▸ What you need to do
Please repeat word for word the line containing "SUV Trunk Retractable" and every following line up to and including the last one below, pictures excluded.

▸ Source data
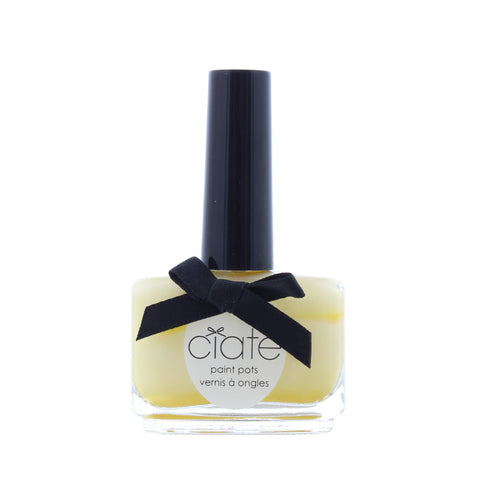 Ciaté Paint Pots Pp151 Loop The Loop Nail Polish 13.5ml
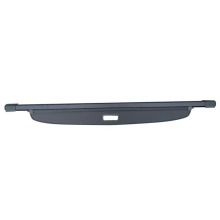 SUV Trunk Retractable Cargo Cover for Mitsubishi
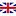 simplysips.co.uk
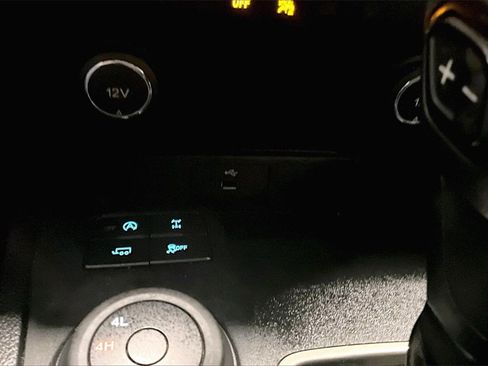 Used 2021 Ford Ranger XL w/ Equipment Group 101A High image 17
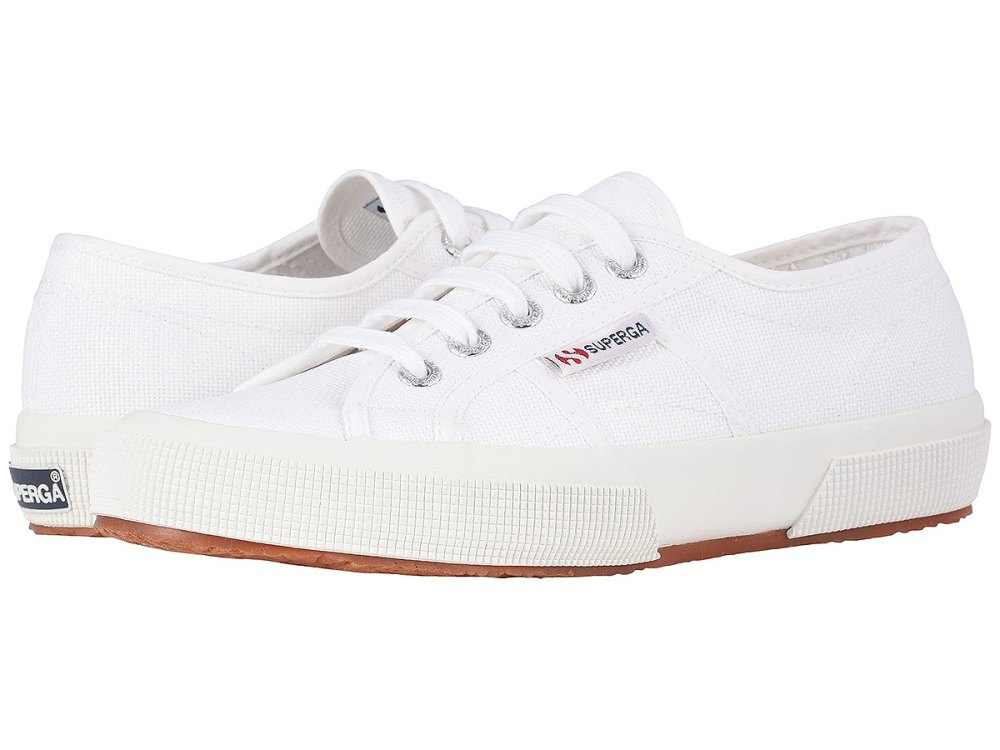 superga-white-sneakers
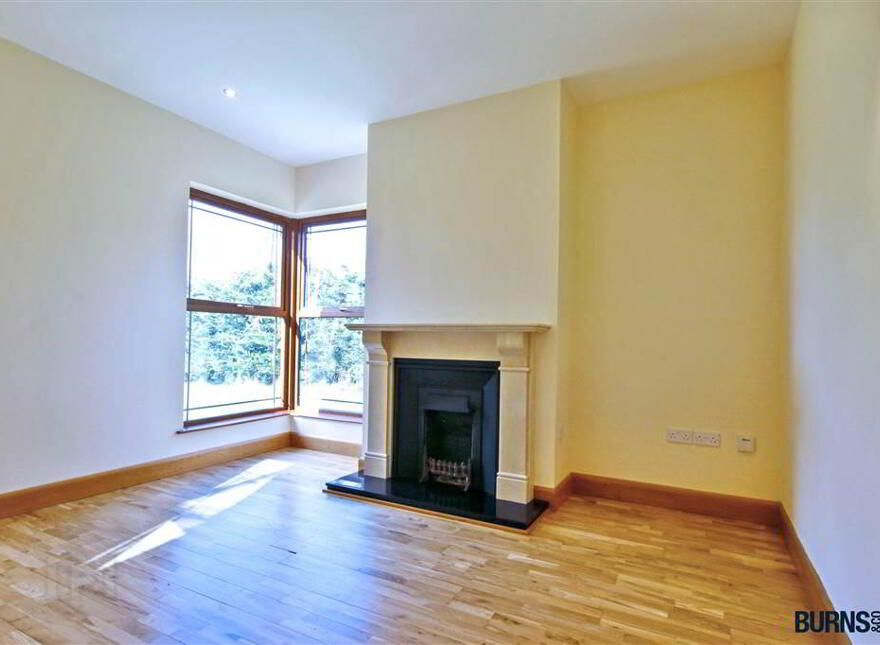 116a Glen Road, Maghera, BT46 5JG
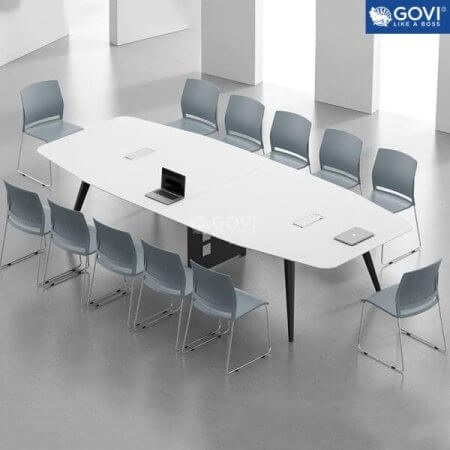 BÀN HỌP GAIA GH16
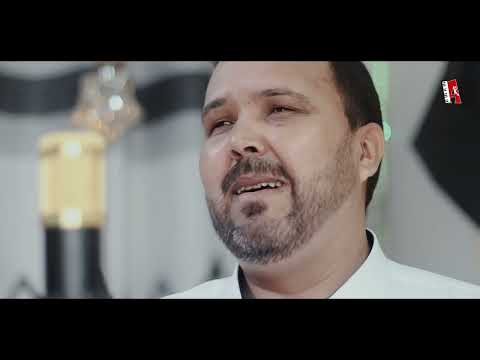 Ammar khelifi ft Cheikh Houari - Bik Blawni Baghi Ndik (2023) / عمار خليفي وشيخ هواري - بيك بلاوني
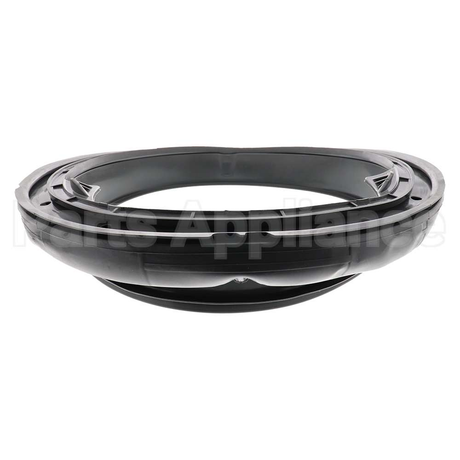 W11314648 Door Boot Compatible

▸ Response for this exercise
 SUV Trunk Retractable Cargo Cover for Mitsubishi
 simplysips.co.uk
 Used 2021 Ford Ranger XL w/ Equipment Group 101A High image 17
 superga-white-sneakers
 116a Glen Road, Maghera, BT46 5JG
 BÀN HỌP GAIA GH16
 Ammar khelifi ft Cheikh Houari - Bik Blawni Baghi Ndik (2023) / عمار خليفي وشيخ هواري - بيك بلاوني
 W11314648 Door Boot Compatible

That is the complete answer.